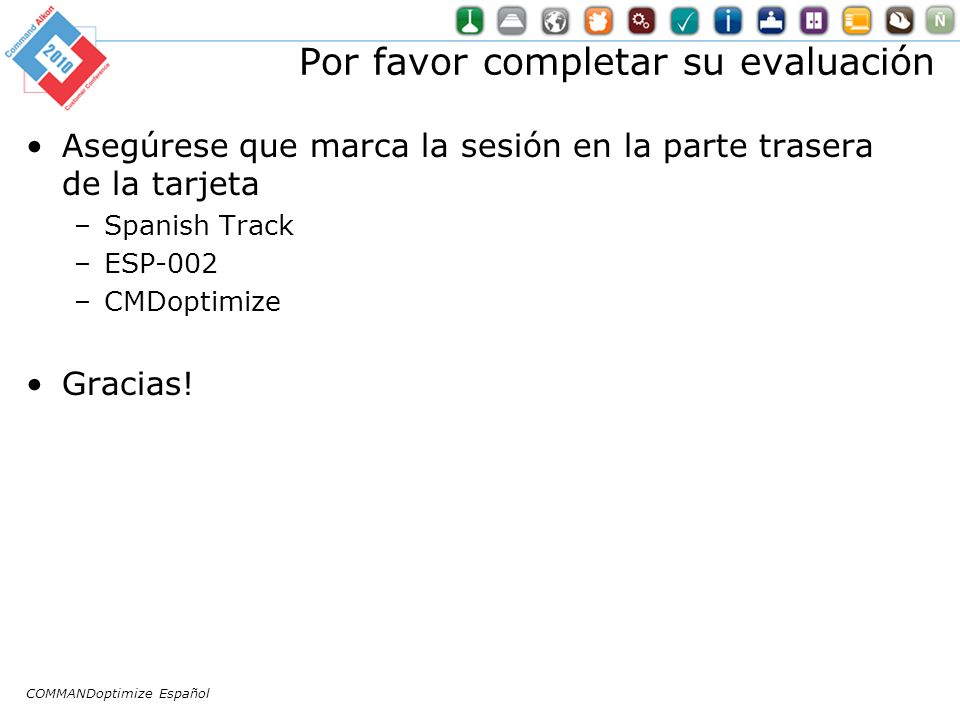 COMMANDoptimize Español Por favor completar su evaluación Asegúrese que marca la sesión en la parte trasera de la tarjeta –Spanish Track –ESP-002 –CMDoptimize Gracias!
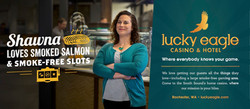 Lucky Eagle Casino: Shawna Print ad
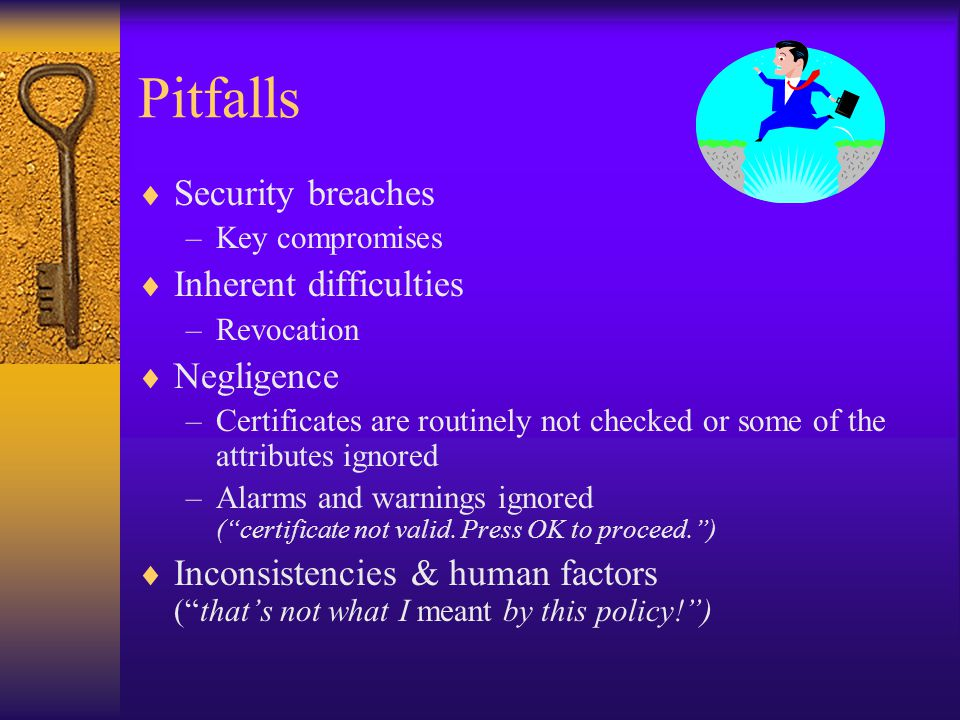 Pitfalls  Security breaches –Key compromises  Inherent difficulties –Revocation  Negligence –Certificates are routinely not checked or some of the attributes ignored –Alarms and warnings ignored ( certificate not valid.
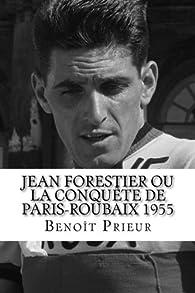 Jean Forestier ou la conquête de Paris-Roubaix 1955: biographie du vainqueur de Paris-Roubaix 1955 par Benoît Prieur (II)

▬▬▬

What to work on: Once the pictures are set aside, the remaining data must be transcribed exactly.

Exercise response:
 COMMANDoptimize Español Por favor completar su evaluación Asegúrese que marca la sesión en la parte trasera de la tarjeta –Spanish Track –ESP-002 –CMDoptimize Gracias!
 Lucky Eagle Casino: Shawna Print ad
 Pitfalls  Security breaches –Key compromises  Inherent difficulties –Revocation  Negligence –Certificates are routinely not checked or some of the attributes ignored –Alarms and warnings ignored ( certificate not valid.
 Jean Forestier ou la conquête de Paris-Roubaix 1955: biographie du vainqueur de Paris-Roubaix 1955 par Benoît Prieur (II)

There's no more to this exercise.